I am trying to understand the gene-based clustering, and what strategy can be applied to see what genes fall into the same cluster based on their expression profile.
I have RNA-seq data that has been analyzed with DESeq2 package for differentially expressed genes. I selected rlog normalization as advised at "the RNA-seq workflow", (from 11 April 2018), due to a small dataset size (3KOs vs 3WTs). I'd like to explore my data more and to use gene-based clustering to see what genes are fall into the same cluster. Section 6.3 of "the RNA-seq workflow", suggest visualization of 20 genes with the highest variance across.
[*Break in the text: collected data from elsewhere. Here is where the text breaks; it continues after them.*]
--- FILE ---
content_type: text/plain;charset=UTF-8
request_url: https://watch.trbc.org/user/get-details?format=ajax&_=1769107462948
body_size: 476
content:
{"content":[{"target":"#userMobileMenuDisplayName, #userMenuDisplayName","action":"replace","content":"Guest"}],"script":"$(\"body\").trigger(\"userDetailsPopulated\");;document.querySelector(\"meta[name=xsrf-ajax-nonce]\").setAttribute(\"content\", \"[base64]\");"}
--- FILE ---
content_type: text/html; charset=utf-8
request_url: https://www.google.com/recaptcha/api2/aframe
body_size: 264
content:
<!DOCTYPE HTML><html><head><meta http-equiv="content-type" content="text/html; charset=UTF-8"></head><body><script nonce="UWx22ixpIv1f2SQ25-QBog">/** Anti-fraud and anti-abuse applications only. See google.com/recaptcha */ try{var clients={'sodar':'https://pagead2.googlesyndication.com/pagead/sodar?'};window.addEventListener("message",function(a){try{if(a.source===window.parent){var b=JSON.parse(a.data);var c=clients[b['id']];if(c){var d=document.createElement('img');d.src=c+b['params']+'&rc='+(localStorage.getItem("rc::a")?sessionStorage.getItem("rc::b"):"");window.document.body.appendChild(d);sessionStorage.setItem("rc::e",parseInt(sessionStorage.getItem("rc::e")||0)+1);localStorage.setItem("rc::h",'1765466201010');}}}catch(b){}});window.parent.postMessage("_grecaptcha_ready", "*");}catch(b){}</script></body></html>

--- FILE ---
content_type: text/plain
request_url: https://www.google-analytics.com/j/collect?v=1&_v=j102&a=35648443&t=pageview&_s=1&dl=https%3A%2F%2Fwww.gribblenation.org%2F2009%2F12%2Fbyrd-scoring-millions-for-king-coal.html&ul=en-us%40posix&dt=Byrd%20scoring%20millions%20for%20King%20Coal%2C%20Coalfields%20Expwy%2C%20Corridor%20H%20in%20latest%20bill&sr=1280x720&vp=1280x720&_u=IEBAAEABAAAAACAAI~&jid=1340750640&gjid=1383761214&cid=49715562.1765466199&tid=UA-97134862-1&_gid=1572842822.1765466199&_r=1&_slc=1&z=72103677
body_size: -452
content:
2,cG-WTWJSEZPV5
- I'd like to cluster a list of 4000 genes, so I am wondering if it is acceptable to use the same strategy
- Also, I am trying to understand how a dramatic difference in signal between WT and KO experiments (pls see Fig.dummy example, row two) would affect clustering process? Basically, can I use matrix with KO and WT samples as an input for clustering, to see what genes fall into the same cluster group? KO and WT are different type of data that gives us an idea if there is change in KO experiment or not. Therefore, I am bit confused how would it effect the clustering.
- Or, alternatively, could logFC values (results from DESeq2) be used as input for clustering, so we see what genes have similar expression profile?
Fig. dummy example:
KO1 KO2 KO3 WT1 WT2 WT3 2.2 3.2 3.8 4 4.5 4.6 1.7 1.8 1.4 10.3 11.2 10.9 2.2 3.2 3.8 4 4.5 4.6
I guess I have a confusion of using both KO and WT as an input for clustering, and how reliable are results from this kind of matrix.
Would appreciate any help in making these questions more clear. Thank you!